Wie werde ich Gebärdensprachdolmetscherin?

Anna-Lena Zehendner

Bea Blumrich darf sich bei ihrer Arbeit keinen Fehler erlauben. Höchste Konzentration und Aufmerksamkeit wird von ihr verlangt - und das oft über mehrere Stunden. Sie muss zuhören und wiedergeben zur gleichen Zeit. Die 27-Jährige ist Diplom-Gebärdensprachdolmetscherin. [Mit Video]

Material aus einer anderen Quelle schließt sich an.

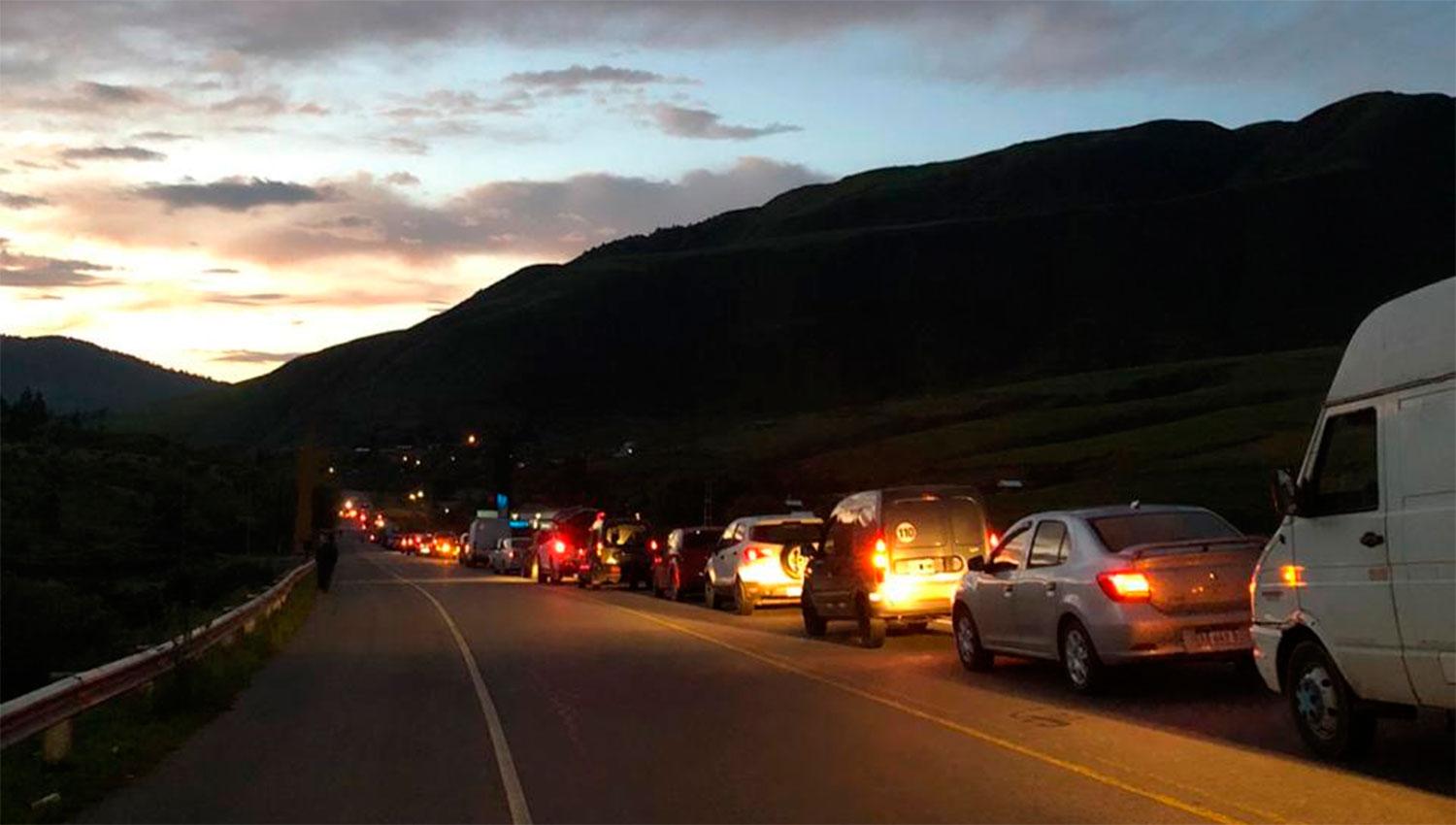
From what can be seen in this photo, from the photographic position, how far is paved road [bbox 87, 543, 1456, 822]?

„Ich begleite meine Kunden hauptsächlich bei Arztterminen, Amtsbesuchen oder auch bei Schulungen“, sagt Bea Blumrich. Das sei sehr abwechslungsreich und spannend, da man nicht immer genau weiß, was auf einen zukommt. In ihrer kurzen Zeit als Gebärdensprachdolmetscherin hat Bea bereits viel erlebt: Sie durfte auf einer Hochzeit dolmetschen und Vorträge von Studenten an der Universität übersetzt. Für eine Beerdigung wurde sie leider auch schon gebucht.

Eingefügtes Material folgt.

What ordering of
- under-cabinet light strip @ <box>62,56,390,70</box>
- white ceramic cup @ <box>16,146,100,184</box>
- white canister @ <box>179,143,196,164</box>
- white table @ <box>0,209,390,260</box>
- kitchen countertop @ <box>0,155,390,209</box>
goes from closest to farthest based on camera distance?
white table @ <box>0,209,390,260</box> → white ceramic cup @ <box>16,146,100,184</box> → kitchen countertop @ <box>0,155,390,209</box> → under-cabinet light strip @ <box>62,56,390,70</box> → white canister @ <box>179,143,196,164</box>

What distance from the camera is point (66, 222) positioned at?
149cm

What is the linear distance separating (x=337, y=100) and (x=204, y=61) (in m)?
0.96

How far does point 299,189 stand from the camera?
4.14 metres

Seit zwei Jahren ist die 27-jährige Magdeburgerin selbstständige Diplom Gebärdensprachdolmetscherin für deutsche Gebärdensprache. Schließlich gibt es, wie auch bei der Lautsprache, in jedem Land eine andere Gebärdensprache. „Es gibt sogar deutschlandweit Dialekte“, sagt Bea. „Im Norden ist eine Gebärde oft ganz anders als im Süden.“ Diesen Dialektunterschied merkt sie in Freiburg besonders. In den Freiburger Gebärdendialekt muss sich die Dolmetscherin noch rein finden. Schließlich lebt Bea erst seit vergangenen November hier.

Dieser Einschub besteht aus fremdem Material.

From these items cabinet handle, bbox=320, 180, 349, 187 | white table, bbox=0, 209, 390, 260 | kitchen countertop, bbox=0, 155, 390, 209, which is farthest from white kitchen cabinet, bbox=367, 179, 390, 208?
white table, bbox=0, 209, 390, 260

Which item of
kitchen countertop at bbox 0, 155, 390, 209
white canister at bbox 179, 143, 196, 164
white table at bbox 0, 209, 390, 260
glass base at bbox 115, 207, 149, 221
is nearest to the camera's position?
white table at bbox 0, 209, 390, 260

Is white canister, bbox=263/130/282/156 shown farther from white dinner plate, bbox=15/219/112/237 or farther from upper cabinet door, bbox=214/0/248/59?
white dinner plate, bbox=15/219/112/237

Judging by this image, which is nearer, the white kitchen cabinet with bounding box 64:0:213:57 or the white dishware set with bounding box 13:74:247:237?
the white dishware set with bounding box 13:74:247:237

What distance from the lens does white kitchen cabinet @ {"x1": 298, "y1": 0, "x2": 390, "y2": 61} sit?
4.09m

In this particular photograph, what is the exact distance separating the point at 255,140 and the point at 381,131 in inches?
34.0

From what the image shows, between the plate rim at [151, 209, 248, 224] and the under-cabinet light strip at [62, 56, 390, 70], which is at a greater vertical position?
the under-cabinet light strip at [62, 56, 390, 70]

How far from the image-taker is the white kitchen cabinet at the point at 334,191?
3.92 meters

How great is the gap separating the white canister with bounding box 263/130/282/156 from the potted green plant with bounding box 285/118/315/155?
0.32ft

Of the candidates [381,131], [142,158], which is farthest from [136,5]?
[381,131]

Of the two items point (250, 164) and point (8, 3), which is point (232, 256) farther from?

Studiert hat sie an der Fachhochschule in Magdeburg: acht Semester Regelstudienzeit. „Der Schwerpunkt liegt dabei natürlich auf dem Dolmetschen der deutschen Gebärdensprache“, sagt die junge Selbstständige. „Man lernt aber auch viel über die Gebärdensprachen- und Gehörlosengemeinschaft und deren Kultur.“ Für das Studium entschieden habe sie sich aus reinem Interesse an der Sprache. Als Teenager hat sie immer die Sendung „Sehen statt Hören“ angeschaut und habe dabei festgestellt, wie spannend sie Gebärdensprache findet.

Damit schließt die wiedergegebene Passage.